Esther Witson stirred uneasily in her chair.

Mysgart made another little blind patting gesture in her general direction and said, “Certainly.”

“Go ahead.”

“Thank you,” Mysgart retorted with heavy sarcasm.

Mysgart shifted the position of his chair somewhat, Bertha Cool glanced at me with a triumphant expression as much as to say that no damn lawyer was going to mix her up, and then turned her eager little eyes on Mysgart.

Mysgart cleared his throat. “Now let’s just go back to the beginning and see if we get this straight, Mrs. Cool. You were proceeding in a westerly direction on Garden Vista Boulevard?”

“Yes.”

“And how long had you been driving westerly along Garden Vista Boulevard before you came to the intersection of Mantica Street?”

“Eight or ten blocks, perhaps.”

“Now at the intersection of Mantica Street, you have testified that your automobile was in the extreme right-hand lane, the lane that is next to the curb.”

“Yes.”

“And how long had it been in that lane?”

“I don’t know.”

“You wouldn’t say for eight or ten blocks?”

“No.”

“Some of the time you had been over on the extreme left-hand lane, the one that’s closest to the center of the road, hadn’t you, Mrs. Cool?”

“I suppose so.”

“And part of the time you had been in the middle lane?”

“No.”

Mysgart raised his eyebrows in surprise. “You’re certain of that, Mrs.
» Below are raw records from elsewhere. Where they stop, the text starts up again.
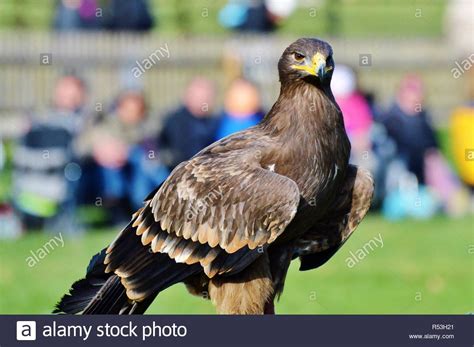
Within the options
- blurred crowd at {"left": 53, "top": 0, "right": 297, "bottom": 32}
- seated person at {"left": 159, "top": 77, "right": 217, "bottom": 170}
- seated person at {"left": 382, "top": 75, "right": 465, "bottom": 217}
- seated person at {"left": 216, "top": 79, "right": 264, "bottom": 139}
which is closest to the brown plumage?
seated person at {"left": 216, "top": 79, "right": 264, "bottom": 139}

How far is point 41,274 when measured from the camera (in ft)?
42.3

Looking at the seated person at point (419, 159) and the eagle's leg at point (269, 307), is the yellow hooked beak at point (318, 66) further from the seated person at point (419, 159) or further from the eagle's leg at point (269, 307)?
the seated person at point (419, 159)

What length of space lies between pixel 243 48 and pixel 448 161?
3700 millimetres

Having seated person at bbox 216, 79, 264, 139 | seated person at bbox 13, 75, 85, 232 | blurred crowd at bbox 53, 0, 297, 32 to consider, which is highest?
blurred crowd at bbox 53, 0, 297, 32

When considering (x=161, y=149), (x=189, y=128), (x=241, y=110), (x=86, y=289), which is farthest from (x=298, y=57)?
(x=161, y=149)

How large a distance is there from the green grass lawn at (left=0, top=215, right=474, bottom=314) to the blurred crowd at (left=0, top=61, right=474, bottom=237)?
62 cm

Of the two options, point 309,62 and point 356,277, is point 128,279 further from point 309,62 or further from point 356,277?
point 356,277

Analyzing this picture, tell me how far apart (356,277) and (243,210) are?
5672 millimetres

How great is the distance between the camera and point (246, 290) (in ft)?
25.3

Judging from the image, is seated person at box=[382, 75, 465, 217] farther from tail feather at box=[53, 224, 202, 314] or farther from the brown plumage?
tail feather at box=[53, 224, 202, 314]

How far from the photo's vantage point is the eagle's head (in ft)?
24.9

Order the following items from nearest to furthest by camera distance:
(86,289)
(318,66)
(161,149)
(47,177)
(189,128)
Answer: (318,66) → (86,289) → (47,177) → (189,128) → (161,149)
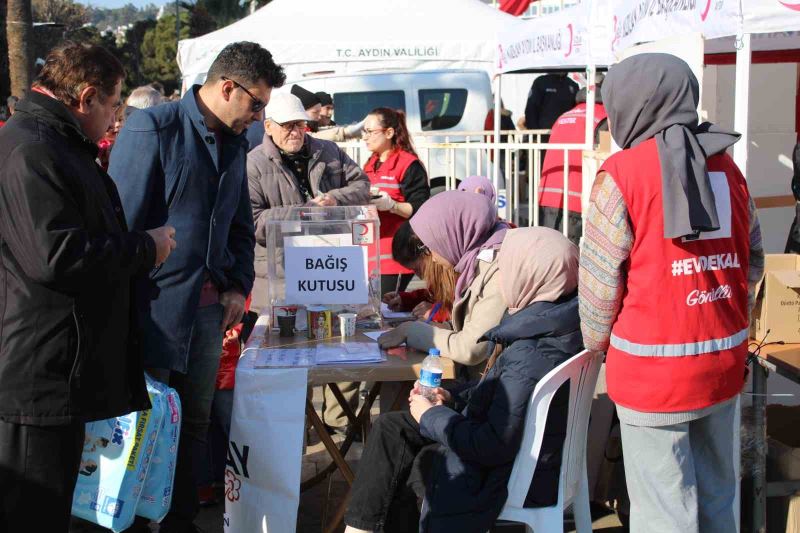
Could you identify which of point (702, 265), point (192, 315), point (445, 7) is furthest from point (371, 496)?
point (445, 7)

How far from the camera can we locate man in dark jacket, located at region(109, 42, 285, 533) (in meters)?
2.97

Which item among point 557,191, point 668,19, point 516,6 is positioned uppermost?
point 516,6

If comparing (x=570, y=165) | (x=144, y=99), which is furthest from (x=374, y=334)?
(x=570, y=165)

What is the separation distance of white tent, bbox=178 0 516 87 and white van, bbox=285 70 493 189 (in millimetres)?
324

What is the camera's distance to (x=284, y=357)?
3148 mm

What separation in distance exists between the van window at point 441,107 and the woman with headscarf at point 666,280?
8381 mm

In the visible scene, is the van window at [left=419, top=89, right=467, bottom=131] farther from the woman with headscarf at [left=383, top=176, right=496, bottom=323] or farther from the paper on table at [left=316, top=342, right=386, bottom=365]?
the paper on table at [left=316, top=342, right=386, bottom=365]

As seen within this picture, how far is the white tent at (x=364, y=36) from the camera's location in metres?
9.53

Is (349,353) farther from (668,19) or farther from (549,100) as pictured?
(549,100)

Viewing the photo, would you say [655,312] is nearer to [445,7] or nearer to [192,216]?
[192,216]

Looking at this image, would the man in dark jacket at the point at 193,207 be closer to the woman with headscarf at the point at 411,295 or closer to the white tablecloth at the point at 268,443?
the white tablecloth at the point at 268,443

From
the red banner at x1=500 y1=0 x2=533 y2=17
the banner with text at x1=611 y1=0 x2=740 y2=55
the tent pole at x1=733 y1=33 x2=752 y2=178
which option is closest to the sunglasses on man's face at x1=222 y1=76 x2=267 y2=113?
the banner with text at x1=611 y1=0 x2=740 y2=55

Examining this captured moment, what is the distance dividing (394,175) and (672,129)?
3375mm

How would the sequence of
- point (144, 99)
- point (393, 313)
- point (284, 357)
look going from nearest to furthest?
point (284, 357) → point (393, 313) → point (144, 99)
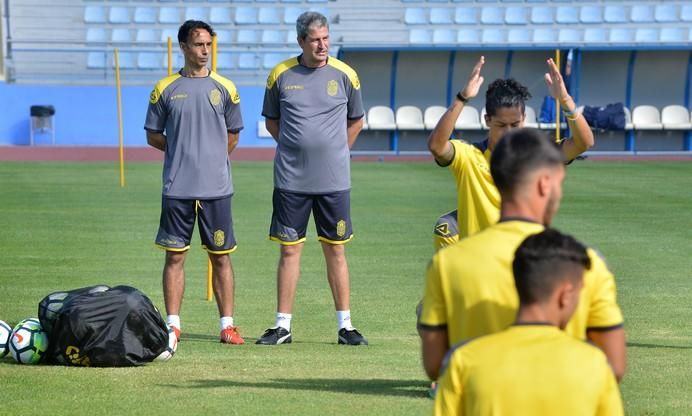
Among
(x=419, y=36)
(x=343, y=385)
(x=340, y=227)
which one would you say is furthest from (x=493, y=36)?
(x=343, y=385)

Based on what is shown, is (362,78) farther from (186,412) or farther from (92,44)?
(186,412)

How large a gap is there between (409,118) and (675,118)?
23.2ft

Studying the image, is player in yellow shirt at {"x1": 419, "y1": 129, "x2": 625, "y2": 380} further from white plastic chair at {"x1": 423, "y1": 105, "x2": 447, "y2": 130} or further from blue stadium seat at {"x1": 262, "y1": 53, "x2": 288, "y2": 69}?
blue stadium seat at {"x1": 262, "y1": 53, "x2": 288, "y2": 69}

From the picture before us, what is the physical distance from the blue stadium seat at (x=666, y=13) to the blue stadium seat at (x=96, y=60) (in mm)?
15288

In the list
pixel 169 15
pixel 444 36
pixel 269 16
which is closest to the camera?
pixel 444 36

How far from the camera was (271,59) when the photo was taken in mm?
35625

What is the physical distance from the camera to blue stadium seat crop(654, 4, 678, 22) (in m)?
36.7

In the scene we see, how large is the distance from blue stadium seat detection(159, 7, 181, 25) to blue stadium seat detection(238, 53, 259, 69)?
2.63 meters

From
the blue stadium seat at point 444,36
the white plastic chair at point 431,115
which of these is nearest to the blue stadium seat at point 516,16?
the blue stadium seat at point 444,36

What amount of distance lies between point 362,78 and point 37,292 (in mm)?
24999

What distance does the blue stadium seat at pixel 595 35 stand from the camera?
1421 inches

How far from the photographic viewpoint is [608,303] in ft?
13.1

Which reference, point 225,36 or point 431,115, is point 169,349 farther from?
point 225,36

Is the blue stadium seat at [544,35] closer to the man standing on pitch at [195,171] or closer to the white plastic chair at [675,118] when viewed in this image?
the white plastic chair at [675,118]
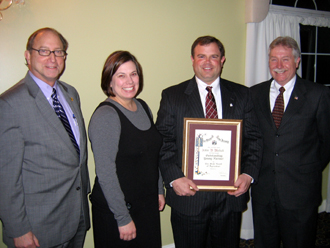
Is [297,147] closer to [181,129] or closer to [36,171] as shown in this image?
[181,129]

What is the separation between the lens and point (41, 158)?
1.69 m

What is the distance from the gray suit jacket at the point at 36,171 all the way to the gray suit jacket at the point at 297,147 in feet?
5.67

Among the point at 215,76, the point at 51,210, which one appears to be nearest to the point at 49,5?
the point at 215,76

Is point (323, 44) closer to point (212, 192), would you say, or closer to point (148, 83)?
point (148, 83)

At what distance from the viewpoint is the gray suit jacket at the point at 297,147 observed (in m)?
2.23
Cool?”

“Absolutely certain,” Bertha snapped.

“At no time at all, had you operated your car in the middle lane? Is that right?”

“That’s right.”

“But you had been over on the left-hand lane?”

“Yes.”

“And at the time of the accident you were over on the right-hand lane?”

“Yes.”

“Then,” Mysgart said with elaborate sarcasm, “will you be so kind to tell us, Mrs. Cool, how you could possibly have got from the left-hand lane to the right-hand lane without driving over the middle lane?”

“I may have crossed it,” Bertha said.